• PAGE TEXT:
*-*-*

Let’s face it, as the years roll on, Warhol’s work just looks better and better. An older art-world friend of mine has talked about being an eyewitness to the pure, visceral shock of Pop in the early ‘60s. Warhol shone a light on the everyday and shot it back at the world in the most amazing, day-glo-drenched way. And I’m constantly amazed by his ability to be alternately thought-provoking and light.
What was your initiation to pop culture? And Pop Art?
When I was a very small child, we lived in Los Angeles. It was all very Ice Storm—a comfortable suburban lifestyle. All the women looked amazing—even though it was the late ’70s, they were sort of frozen in that great early-‘70s Marisa Berenson, Lauren Hutton look—and the air was filled with the strains of disco.
Suddenly, my dad decided to move us to the Midwest. No beach there, and not much social life, either. So the music, movies, TV and books took on a new importance to me. I made friends there, but I really felt like I was going through the motions—waiting to graduate high school and get to a big city. And during that period, I discovered Pop Art through books and old magazines.
We couldn’t discuss your work and not mention music – how do the lyrics you’ve chosen engage with viewers nowadays?
A great phrase is timeless. And whether it’s a lyric from a 40-year-old Bowie song or an indie song from last year, if it’s good, it’s good. 100 years ago, many people could quote Byron and Keats, but today, actual poetry isn’t part of mainstream consciousness. Except for lyrics. Think of how many thousands and thousands of hours you’ve spent listening to words from songs.
Who do you feel is making repercussions on the music scene now?
There’s so much great new music. Katie Crutchfield is amazing. Also Speedy Ortiz. I deeply dig The Vaccines. Generationals and TV Girl are two under-the-radar American acts who are pretty great. And even with super-mainstream stuff, there are bright spots: Daft Punk, Béyonce and Lorde come to mind. But then there’s Katy Perry, Pitbull and the rest of the crappy dubstep-tinged dance pop. The electronic revolution LCD Soundsystem and Passion Pit started a few years ago somehow took a bad turn.

*-*-*

• SOURCE DATA:
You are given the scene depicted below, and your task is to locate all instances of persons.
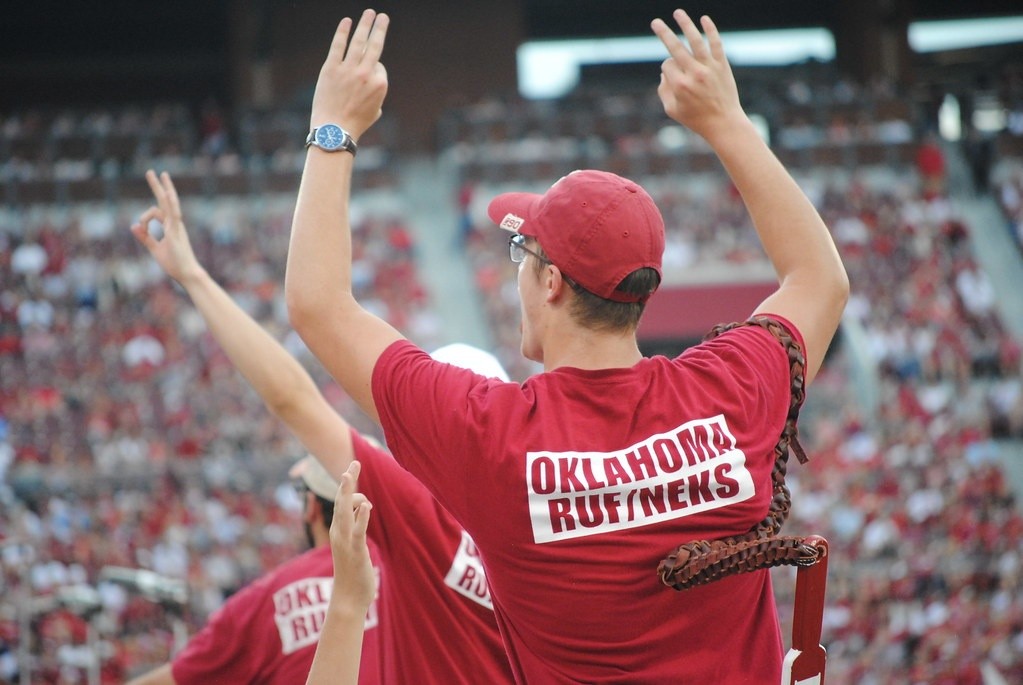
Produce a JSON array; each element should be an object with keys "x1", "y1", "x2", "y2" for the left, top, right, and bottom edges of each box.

*-*-*

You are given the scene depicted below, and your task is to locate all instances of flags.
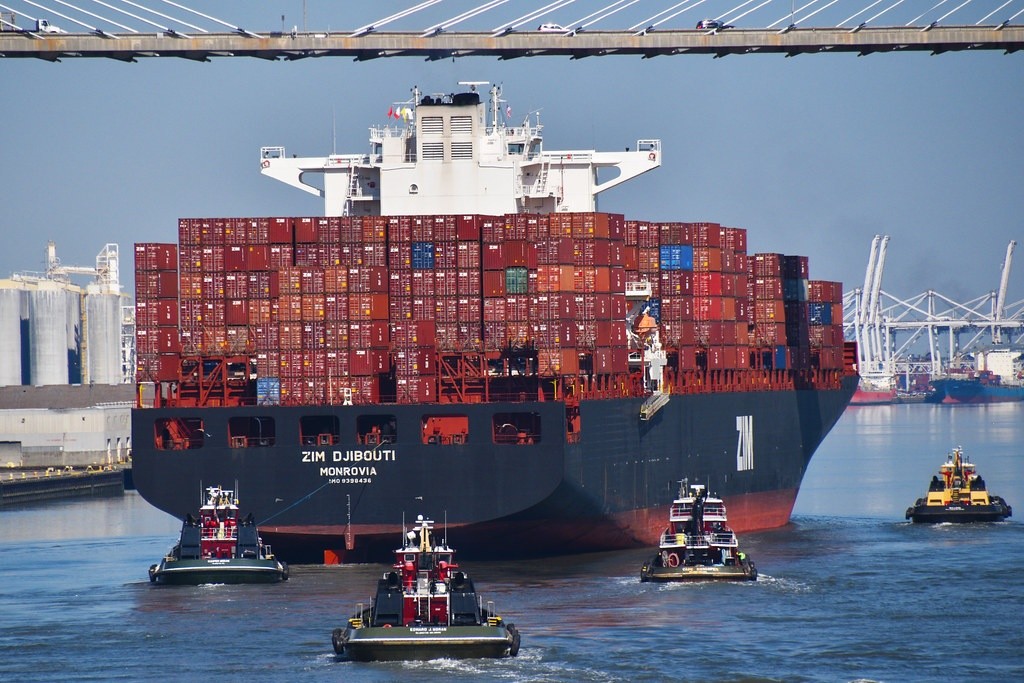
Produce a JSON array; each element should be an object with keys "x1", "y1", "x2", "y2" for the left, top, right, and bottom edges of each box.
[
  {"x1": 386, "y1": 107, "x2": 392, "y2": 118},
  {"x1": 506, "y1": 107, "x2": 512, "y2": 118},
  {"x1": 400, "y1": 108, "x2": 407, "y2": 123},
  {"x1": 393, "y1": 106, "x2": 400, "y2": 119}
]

*-*-*

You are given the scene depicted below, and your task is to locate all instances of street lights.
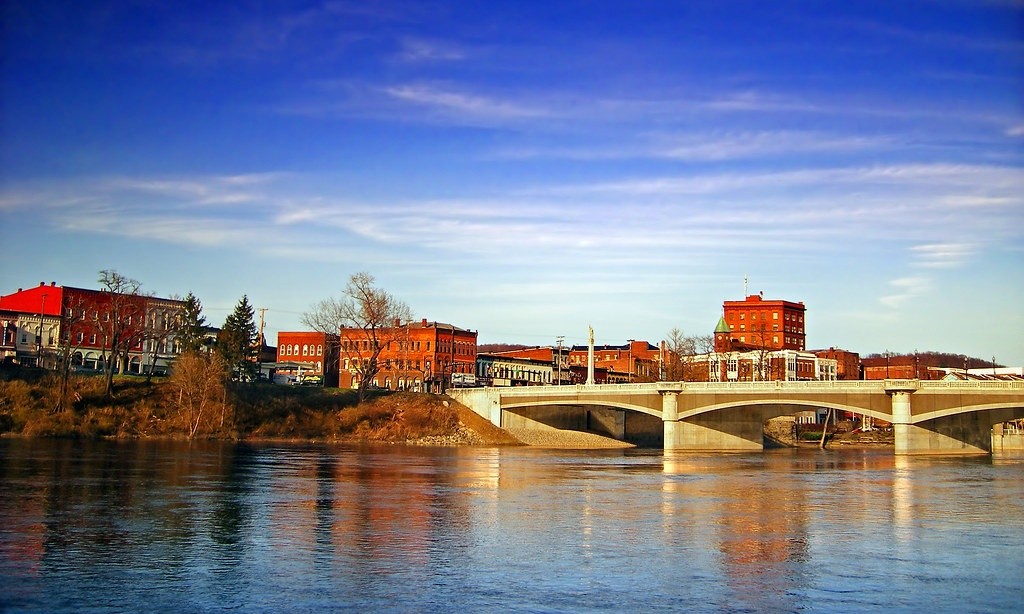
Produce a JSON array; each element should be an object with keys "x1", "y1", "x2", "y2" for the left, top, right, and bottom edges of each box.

*-*-*

• ASSIGNED TASK A: According to the interview about Pop Art and music, in which city did the speaker's family live when the speaker was a very small child?
• ASSIGNED TASK B: Quote the part of the interview about Pop Art and music that opens with the words containing "What was your" and closes with "with viewers nowadays?".
• ASSIGNED TASK C: Write what comes next in the interview about Pop Art and music, picking up after its final sentence.

• RESPONSE BOX A: Los Angeles.

• RESPONSE BOX B:
What was your initiation to pop culture? And Pop Art?
When I was a very small child, we lived in Los Angeles. It was all very Ice Storm—a comfortable suburban lifestyle. All the women looked amazing—even though it was the late ’70s, they were sort of frozen in that great early-‘70s Marisa Berenson, Lauren Hutton look—and the air was filled with the strains of disco.
Suddenly, my dad decided to move us to the Midwest. No beach there, and not much social life, either. So the music, movies, TV and books took on a new importance to me. I made friends there, but I really felt like I was going through the motions—waiting to graduate high school and get to a big city. And during that period, I discovered Pop Art through books and old magazines.
We couldn’t discuss your work and not mention music – how do the lyrics you’ve chosen engage with viewers nowadays?

• RESPONSE BOX C:
The pieces you’re launching on Schön! feature Lucas Goossens and Madeline Kragh. Tell us a bit about working with them.
Lucas is an extraordinary person. Aside from the drop-dead beautiful part, he’s whip-smart and a real chameleon in front of the camera. He’s got that specific ability to shape-shift. I think you either have it or you don’t — I’m not sure it can be taught.
Madeline has it in spades. Shooting her was like photographing a whirlwind. She’s a wonderful mix, an old soul with a ton of youthful energy. We shot the day Lou Reed died. At the end of the session, she grabbed the Transformer LP and started interacting with Lou’s image. Five minutes earlier she’d been jumping around like a kid and then we were both in tears. It was quite a day.
With your piece Hit Me With Your Best Shot, you pay tribute to Mark Carson, and tackle the issue of homophobic violence head on. Do you feel an upfront stand, an uncompromising response is the best way of dealing with hate-related violence?
When Mark Carson was killed last May, it was shocking in a very specific way. New York City is the place that’s supposed to embrace everybody. His murder was a nasty reminder that not everyone feels that way. I’m a total peacenik, but I found myself just wanting to hit something. Instead, I created this piece. We plan to release a smaller, more affordable print in May, the one-year anniversary, to benefit the Anti-Violence Project.
And finally, what comes next for Androxx?
Well, we are planning to do another gallery show in the fall. But before that happens, I want to have a real “happening” in the spring. We’re in talks with a couple of unconventional spaces to do an event that incorporates my work, live performance, great music—all of it. We won’t have the actual Velvet Underground, but we’re going to be channelling 1966. Hopefully, Lou and Nico will be smiling.